La terre se réveillait après un long hiver, celui de ceux qui n’étaient pas des chimères, et avec elle, se réveillaient d’étranges maladies. Ces maladies attaquèrent les restes de la première humanité, les hommes, les femmes et les enfants. Certains survécurent, inchangés. D’autres moururent, d’autres encore furent changés, modelés dans leur nature profonde.
De nombreuses et étranges formes de vie virent ainsi le jour en ces temps paradoxaux : hommes à visages d’animaux et aux pouvoirs miraculeux, enfants à la peau bleutée qui étouffaient sur terre et ne pouvaient vivre que dans les profondeurs de l’océan, femmes-vers qui s’enfouissaient dans les dunes de sable et s’accouplaient avec les taupes… Races maladives et fantasmagoriques qui flamboyèrent quelques courtes saisons avant de s’éteindre pour toujours.
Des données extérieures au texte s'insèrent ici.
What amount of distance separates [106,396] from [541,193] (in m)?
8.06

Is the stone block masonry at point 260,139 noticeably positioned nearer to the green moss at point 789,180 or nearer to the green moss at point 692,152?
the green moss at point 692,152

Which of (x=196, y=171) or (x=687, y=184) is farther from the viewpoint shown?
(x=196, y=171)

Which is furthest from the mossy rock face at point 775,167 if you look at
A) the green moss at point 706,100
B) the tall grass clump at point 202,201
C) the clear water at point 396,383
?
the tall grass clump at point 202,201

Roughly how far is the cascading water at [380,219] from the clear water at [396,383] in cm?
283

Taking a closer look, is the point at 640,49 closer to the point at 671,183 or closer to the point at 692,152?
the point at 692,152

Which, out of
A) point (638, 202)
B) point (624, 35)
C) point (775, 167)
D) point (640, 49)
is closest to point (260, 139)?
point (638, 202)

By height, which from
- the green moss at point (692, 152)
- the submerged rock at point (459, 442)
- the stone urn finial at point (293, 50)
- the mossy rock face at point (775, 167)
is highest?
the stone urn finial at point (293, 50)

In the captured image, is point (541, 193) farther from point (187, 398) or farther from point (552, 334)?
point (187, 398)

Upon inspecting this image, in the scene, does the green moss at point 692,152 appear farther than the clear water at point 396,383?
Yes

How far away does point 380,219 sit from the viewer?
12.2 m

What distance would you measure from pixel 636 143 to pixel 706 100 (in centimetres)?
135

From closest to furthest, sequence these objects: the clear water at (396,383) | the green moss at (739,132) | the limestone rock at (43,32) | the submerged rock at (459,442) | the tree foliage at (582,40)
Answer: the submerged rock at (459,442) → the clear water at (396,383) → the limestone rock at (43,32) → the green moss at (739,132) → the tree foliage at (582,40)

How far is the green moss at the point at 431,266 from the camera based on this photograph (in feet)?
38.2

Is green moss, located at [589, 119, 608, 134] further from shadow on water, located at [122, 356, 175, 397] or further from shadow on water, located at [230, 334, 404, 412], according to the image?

Stériles et condamnées elles étaient, sauf deux, puis trois, puis d’autres encore. Pas en même temps. Et pourtant certaines se côtoyèrent quelques fragments de millénaires. Tanaephis voulut en effet que ces races survivent, quelques courts instants d’éternité, aux côtés de ceux qu’aujourd’hui nous appelons humains. Elles finirent pourtant elles aussi par s’éteindre ; mais leur marque demeure. Et parfois même, nous la retrouvons dans nos enfants.
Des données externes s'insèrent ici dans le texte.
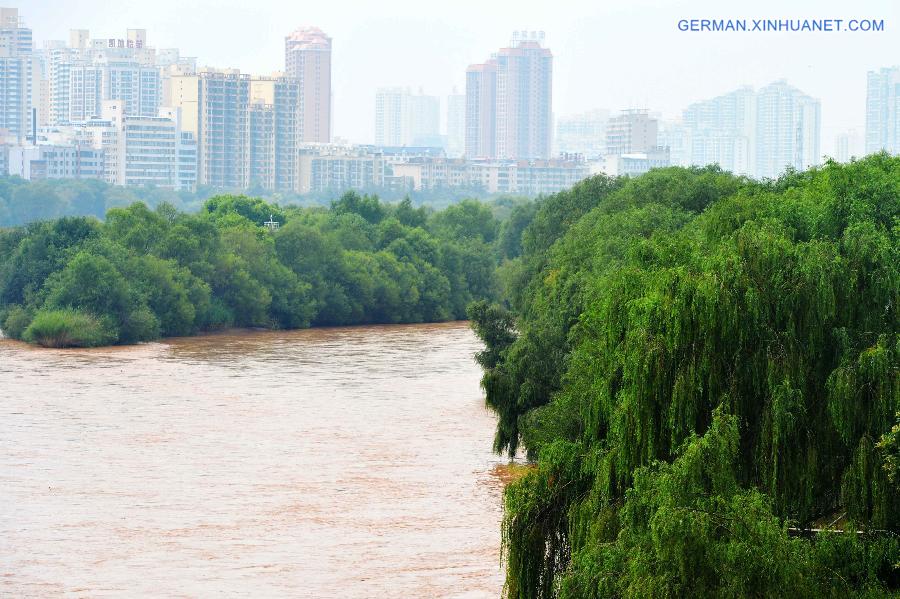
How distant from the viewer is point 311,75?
527 ft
Ces races sont celles des légendes : les Elfes, les Orks, les Nains, les Trolls, et dans une certaine mesure, les Pères que vous appelez les Géants.
Il est dit, dans les vieilles histoires, que la nature des Elfes était supérieure à celle de l’humanité. Cela est faux. Les Elfes sont les enfants des premiers, comme les autres races, et comme eux ce sont des êtres de chair et de sang, avec leurs forces et leurs faiblesses.
Il est dit aussi que les Elfes étaient les maîtres du continent : cela est faux également. Nous, les humains, déjà, fondions des villages, commercions, et nous battions.
C’est à cette époque que furent fondées les prémices de ce qui allait devenir plus tard les cités de l’Ouest, les blanches cités batranobans. Mais cela, encore, est une autre histoire…
Les Elfes sont donc bien les enfants de l’humanité, proches de nous, et pourtant différents. Et il est dit, dans les vieilles histoires, que la maladie qui les avait changés leur avait donné la capacité d’absorber ce que nous appelons le Fluide, la force magique résiduelle du grand hiver et de la terre.
Cela est vrai.
Tanaephis est un pays béni, et la force magique y coule comme l’eau irrigue un champ. Elle irradie comme la lumière du plus beau jour de l’été. Cette force, certains savent l’utiliser. On dit que les Gadhars, certains, savent la manier pour soigner, pour prédire le futur, et pour d’autres choses encore. Que certains avaient même appris à la dévorer, que ceux-là sont devenus les fameux Géants et ont construit des villes démesurées dans les jungles du Sud. On dit que les Armes elles-mêmes utilisent le Fluide ; leur Exal.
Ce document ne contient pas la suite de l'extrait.